HIV-1 DNA for the measurement of the HIV reservoir is predictive of disease progression in seroconverters whatever the mode of result expression is.

AP-HP, CHU Necker-Enfants Malades, Laboratoire de Virologie, Paris, France.
Journal of Clinical Virology (impact factor: 3.97). 09/2008; 42(4):399-404. DOI:10.1016/j.jcv.2008.03.013 pp.399-404
Source: PubMed

ABSTRACT HIV-1 DNA levels, reported as copies/10(6) peripheral blood mononuclear cells (PBMC), are very predictive of disease progression in seroconverters, independently of CD4(+)T cell count and HIV-RNA. Previously, HIV-DNA levels have sometimes been reported by other means: copies/10(6) CD4(+)T cells, reflecting the proportion of infected cells; or copies/mL whole blood, reflecting the global blood reservoir size.
We investigated if the predictive value over the natural course of the disease depends on how the results are reported.
Results reported as HIV-DNA copies/10(6) PBMC were converted to copies/10(6) CD4(+)T cells or to copies/mL whole blood for 422 seroconverters included in the French SEROCO cohort (ANRS).
The three methods for reporting HIV-DNA levels yielded different ranges, but these values were highly correlated. The level of HIV-DNA during the seroconversion period was strongly associated with disease progression in all three reporting methods.

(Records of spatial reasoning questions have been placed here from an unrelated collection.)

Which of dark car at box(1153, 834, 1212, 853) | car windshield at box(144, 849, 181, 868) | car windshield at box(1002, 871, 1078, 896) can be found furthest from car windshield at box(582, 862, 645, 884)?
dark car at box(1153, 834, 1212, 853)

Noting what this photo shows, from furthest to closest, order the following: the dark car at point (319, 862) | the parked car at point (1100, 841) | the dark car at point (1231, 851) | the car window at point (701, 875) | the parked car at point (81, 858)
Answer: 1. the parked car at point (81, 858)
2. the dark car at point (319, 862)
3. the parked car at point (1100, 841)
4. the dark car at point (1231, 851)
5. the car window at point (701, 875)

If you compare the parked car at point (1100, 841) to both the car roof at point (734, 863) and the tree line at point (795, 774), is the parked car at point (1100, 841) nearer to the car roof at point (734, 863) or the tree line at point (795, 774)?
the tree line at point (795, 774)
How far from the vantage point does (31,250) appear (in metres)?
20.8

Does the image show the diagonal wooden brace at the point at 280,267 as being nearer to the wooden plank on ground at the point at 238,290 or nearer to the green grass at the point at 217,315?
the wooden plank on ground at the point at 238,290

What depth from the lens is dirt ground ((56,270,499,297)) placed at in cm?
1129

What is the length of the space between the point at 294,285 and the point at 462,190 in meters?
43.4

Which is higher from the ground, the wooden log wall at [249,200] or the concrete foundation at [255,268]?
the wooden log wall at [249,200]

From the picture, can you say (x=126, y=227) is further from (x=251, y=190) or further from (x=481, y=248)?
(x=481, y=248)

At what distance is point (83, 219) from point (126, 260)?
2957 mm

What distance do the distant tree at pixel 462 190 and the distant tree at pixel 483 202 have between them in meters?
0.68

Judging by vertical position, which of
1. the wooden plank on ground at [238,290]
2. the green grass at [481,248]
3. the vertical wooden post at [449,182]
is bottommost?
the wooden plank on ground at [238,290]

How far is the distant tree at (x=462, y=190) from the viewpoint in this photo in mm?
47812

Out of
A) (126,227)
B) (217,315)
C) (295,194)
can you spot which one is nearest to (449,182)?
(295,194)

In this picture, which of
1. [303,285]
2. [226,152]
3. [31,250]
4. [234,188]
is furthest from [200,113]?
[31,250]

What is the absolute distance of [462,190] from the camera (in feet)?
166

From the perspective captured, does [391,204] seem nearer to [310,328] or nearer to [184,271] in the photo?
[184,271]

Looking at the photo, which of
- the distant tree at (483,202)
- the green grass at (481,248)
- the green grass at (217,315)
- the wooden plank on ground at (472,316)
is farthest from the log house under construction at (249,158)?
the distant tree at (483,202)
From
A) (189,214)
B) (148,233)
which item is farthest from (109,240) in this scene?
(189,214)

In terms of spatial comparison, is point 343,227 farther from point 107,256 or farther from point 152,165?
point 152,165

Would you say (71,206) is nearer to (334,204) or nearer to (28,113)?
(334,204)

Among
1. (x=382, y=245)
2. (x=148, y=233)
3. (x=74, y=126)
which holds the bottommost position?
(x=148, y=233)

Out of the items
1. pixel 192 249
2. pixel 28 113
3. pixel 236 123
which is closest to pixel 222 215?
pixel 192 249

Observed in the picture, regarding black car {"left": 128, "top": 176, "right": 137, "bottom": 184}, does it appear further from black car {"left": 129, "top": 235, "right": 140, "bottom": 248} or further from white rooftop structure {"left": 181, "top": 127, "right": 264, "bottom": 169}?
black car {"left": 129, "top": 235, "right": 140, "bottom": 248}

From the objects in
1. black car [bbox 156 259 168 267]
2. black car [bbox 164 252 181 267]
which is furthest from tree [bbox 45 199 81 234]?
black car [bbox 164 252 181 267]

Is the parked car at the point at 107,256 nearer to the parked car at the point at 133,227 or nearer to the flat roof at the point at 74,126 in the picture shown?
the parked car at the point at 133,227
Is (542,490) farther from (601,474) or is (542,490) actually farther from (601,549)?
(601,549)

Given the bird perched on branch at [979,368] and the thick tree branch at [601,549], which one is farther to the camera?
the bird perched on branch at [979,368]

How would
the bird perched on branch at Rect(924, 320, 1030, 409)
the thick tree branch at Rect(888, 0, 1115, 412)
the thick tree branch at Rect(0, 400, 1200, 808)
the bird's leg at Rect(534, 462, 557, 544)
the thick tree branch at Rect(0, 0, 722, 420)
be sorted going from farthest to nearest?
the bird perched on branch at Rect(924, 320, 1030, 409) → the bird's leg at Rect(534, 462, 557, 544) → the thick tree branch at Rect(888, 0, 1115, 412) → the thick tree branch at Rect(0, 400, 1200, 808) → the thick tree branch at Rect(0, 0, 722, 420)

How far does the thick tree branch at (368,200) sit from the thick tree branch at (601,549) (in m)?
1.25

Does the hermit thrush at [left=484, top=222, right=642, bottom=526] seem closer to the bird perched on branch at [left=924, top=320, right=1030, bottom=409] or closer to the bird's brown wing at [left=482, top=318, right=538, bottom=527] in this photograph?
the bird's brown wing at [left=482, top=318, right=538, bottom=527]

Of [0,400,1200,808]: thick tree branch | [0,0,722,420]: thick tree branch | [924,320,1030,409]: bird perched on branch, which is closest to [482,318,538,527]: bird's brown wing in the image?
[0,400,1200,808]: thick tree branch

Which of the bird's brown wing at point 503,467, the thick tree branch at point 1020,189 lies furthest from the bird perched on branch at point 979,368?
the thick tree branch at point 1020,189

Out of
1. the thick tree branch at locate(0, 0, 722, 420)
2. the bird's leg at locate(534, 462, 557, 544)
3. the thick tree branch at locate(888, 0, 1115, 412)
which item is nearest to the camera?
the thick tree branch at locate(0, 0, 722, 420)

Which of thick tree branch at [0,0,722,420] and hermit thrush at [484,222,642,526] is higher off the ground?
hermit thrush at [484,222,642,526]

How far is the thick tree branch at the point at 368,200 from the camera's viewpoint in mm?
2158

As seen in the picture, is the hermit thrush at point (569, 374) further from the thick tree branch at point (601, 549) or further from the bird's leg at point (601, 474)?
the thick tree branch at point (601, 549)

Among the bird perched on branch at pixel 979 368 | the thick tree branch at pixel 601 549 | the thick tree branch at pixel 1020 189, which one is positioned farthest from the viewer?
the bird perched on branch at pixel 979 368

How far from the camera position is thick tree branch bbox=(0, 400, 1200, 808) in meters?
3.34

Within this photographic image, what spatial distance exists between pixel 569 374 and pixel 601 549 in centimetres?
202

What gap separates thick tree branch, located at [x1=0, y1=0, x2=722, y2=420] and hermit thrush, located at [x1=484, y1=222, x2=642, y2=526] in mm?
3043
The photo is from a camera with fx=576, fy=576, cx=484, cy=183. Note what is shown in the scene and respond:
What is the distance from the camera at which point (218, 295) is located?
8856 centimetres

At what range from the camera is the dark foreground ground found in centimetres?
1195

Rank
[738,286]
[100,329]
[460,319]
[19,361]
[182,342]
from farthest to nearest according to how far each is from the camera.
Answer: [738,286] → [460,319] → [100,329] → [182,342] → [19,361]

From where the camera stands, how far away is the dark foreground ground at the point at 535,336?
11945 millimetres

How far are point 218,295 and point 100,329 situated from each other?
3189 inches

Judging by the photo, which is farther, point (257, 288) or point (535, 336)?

This reinforces the value of HIV-DNA quantification in physiopathological and therapeutical studies, particularly in an era of research aimed at diminishing the HIV reservoir. Even if blood represents a small part of this reservoir, HIV-DNA in blood is a simple marker that provides an informative picture of the global reservoir and is strongly predictive of disease progression.